Obama’s debt commission gets a close look. We drew the clear connection between Obama’s appointments to the debt commission and his intentions for Social Security in this piece, published on AlterNet and still an authoritative account on the topic. The commission released a report in early December consistent with its makeup and history, focusing on cutting social security payments that have little to do with the deficit while ignoring the role of wars and financial fraud.

Three reports shed light on Wall Street’s dirty work. PAI produced three major reports on Wall Street in partnership with the Campaign for America’s Future and National People’s Action that garnered national headlines in publications ranging from the LA Times to the Washington Post. The reports detailed how big banks finance predatory payday lending; the student loan industry’s friends in the Senate; and the massive lobbying army Wall Street was putting to work in fighting financial reform. Expect more in 2011.
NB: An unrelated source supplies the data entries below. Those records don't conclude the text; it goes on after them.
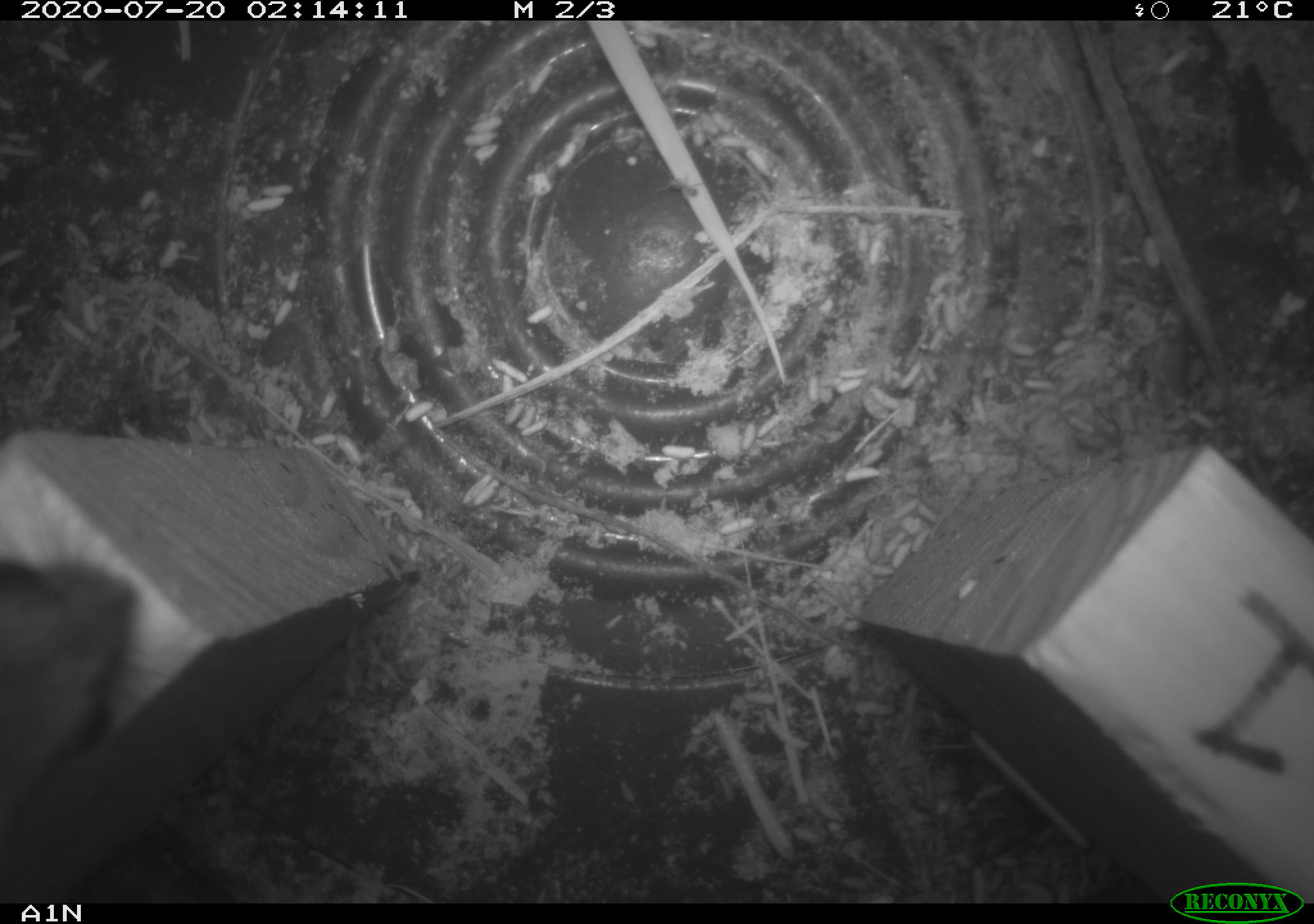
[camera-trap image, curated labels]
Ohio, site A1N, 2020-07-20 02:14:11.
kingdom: Animalia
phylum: Chordata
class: Mammalia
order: Rodentia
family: Cricetidae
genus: Peromyscus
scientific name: Peromyscus leucopus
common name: white-footed mouse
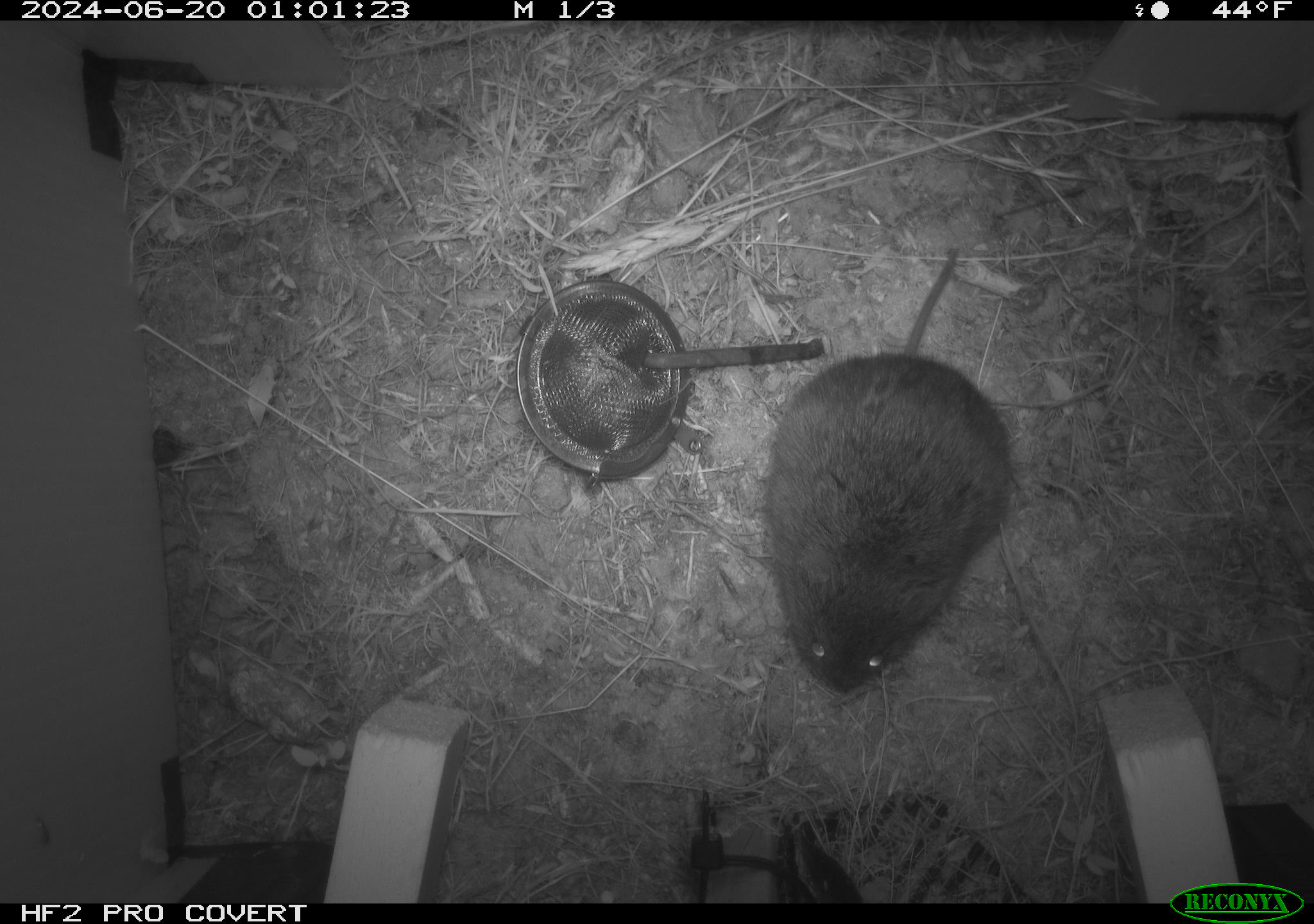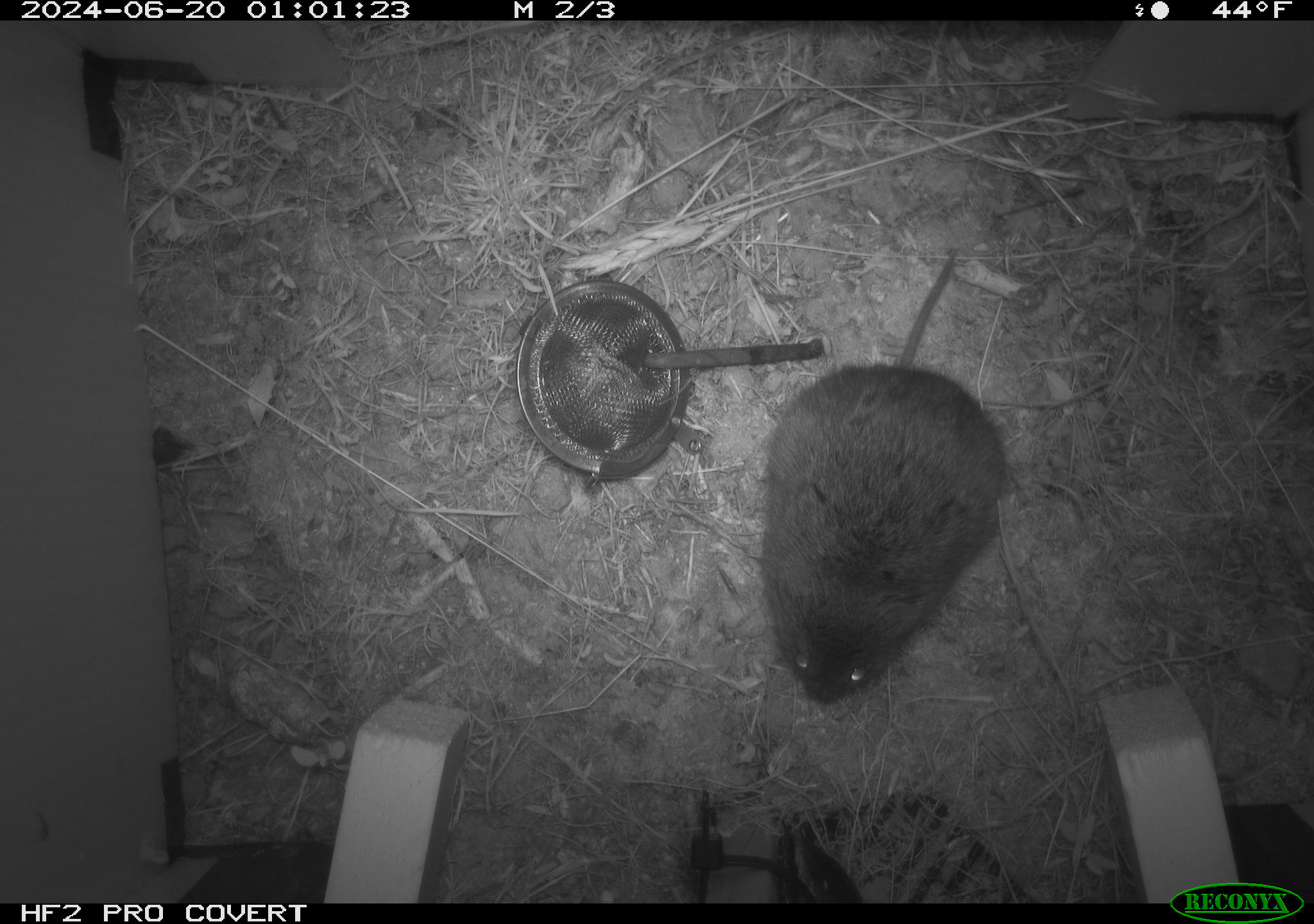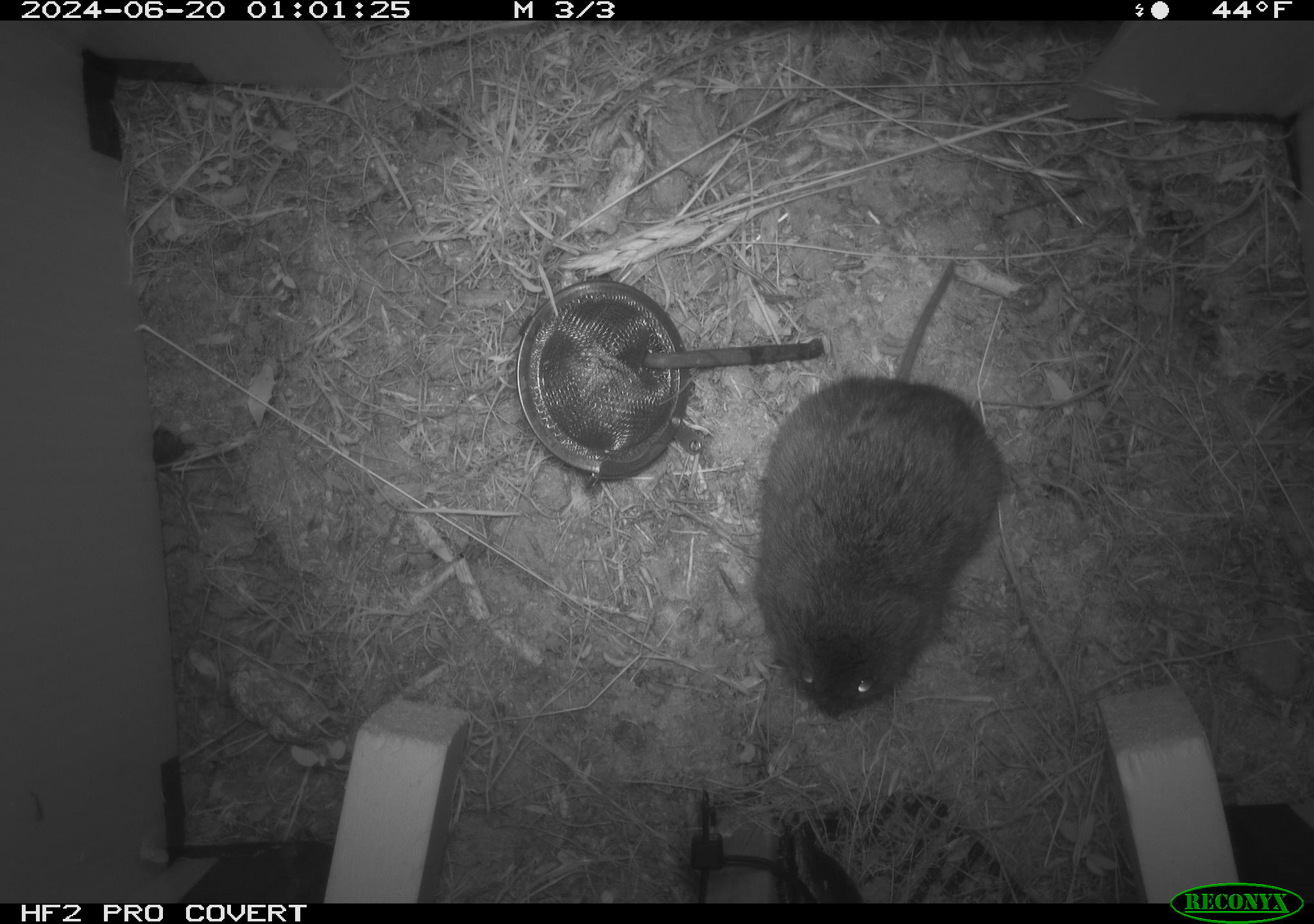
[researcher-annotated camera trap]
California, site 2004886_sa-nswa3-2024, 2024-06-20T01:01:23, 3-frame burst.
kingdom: Animalia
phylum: Chordata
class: Mammalia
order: Rodentia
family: Cricetidae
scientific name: Arvicolinae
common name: voles, lemmings, and muskrats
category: arvicolinae subfamily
Arvicolinae subfamily (voles, lemmings, and muskrats) (Arvicolinae).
A cartoon inspired by PAIs report on Bass Pro.
A cartoon inspired by PAI's report on Bass Pro.

Report exposes Bass Pro’s record of taxpayer-subsidized failure. In June we produced a report on retail store Bass Pro’s record as a heavily-subsidized development anchor that garnered headlines in cities across the country, from Buffalo, NY to Memphis, TN. The report identified hundreds of millions of dollars in taxpayer subsidies to the firm and a consistent failure to live up to (rather absurd) promises the company made when securing these public dollars (for instance: Bass Pro is a bigger tourist attraction than Major League baseball). Our report had real impact, contributing to the demise of a Bass Pro store in our home base of Buffalo that was supposed to receive upwards of $100 million in subsidies.
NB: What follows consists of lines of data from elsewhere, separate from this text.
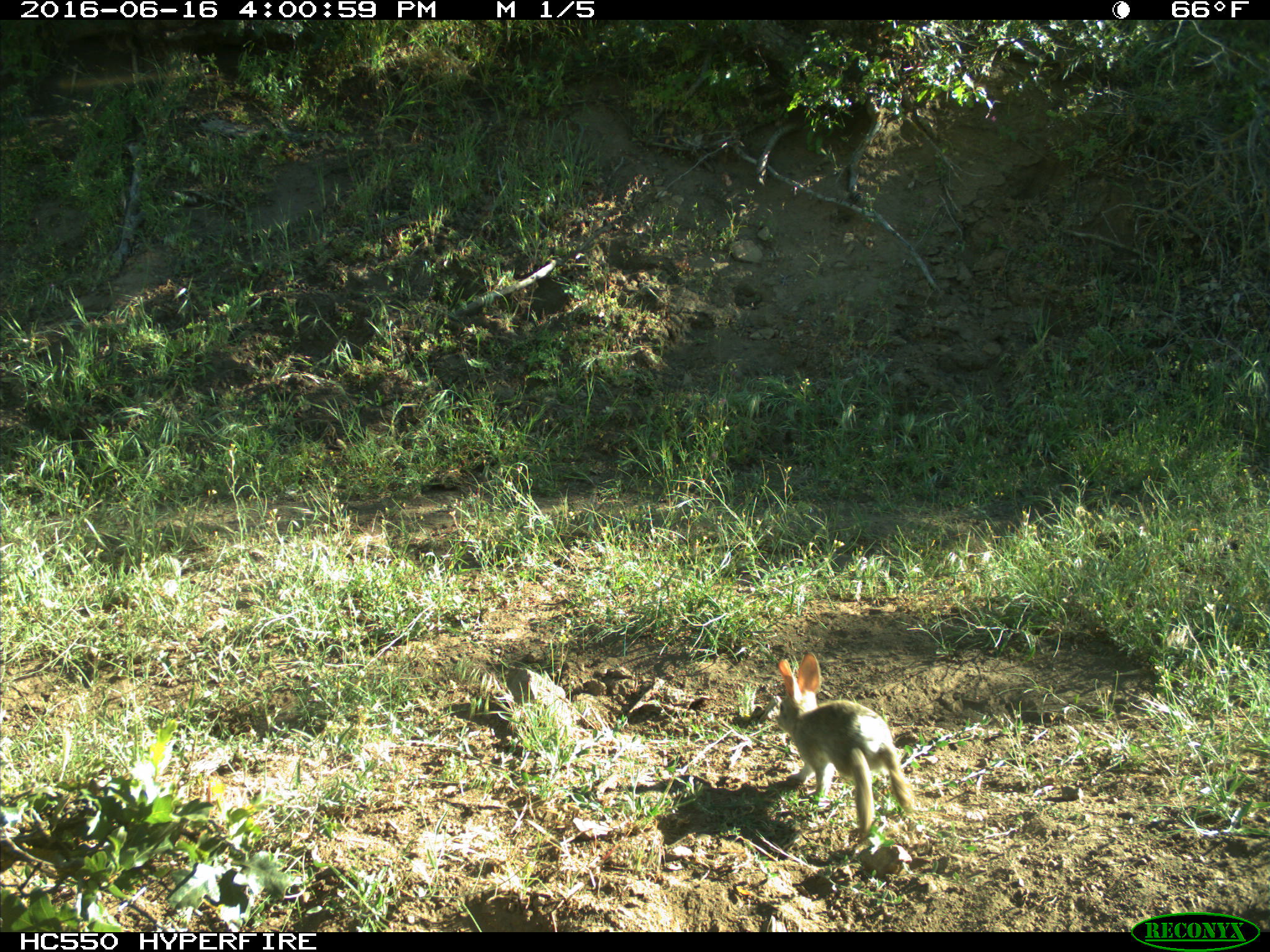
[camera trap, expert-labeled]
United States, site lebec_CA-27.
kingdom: Animalia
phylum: Chordata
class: Mammalia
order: Lagomorpha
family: Leporidae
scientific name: Leporidae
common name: rabbits and hares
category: unidentified rabbit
Research reveals the power structure behind poverty. Towards the end of the year, PAI began partnering with several grassroots organizations to research institutions that perpetuate poverty in the Buffalo area. These partnerships grew in part out of our efforts to expand LittleSis to track local power elites, and they will hopefully serve as a template for future partnerships with other grassroots, people-powered organizations seeking to hold power accountable. Our topics of investigation include high energy costs faced by poor communities in the area and wasteful spending in the Community Development Block Grant (CDBG) program. Expect to see more on this front in the new year.

A special thanks to the LittleSis analysts; to all of our partners during the past year, especially AlterNet, the Campaign for America’s Future, National People’s Action, ShiftSpace, and PUSH Buffalo; and to the foundations that supported this work in the past year: the Sunlight Foundation, the Sociological Initiatives Foundation, the Elbaz Family Foundation, the Harnisch Foundation, and Arca Foundation.

We’re looking forward to an excellent 2011!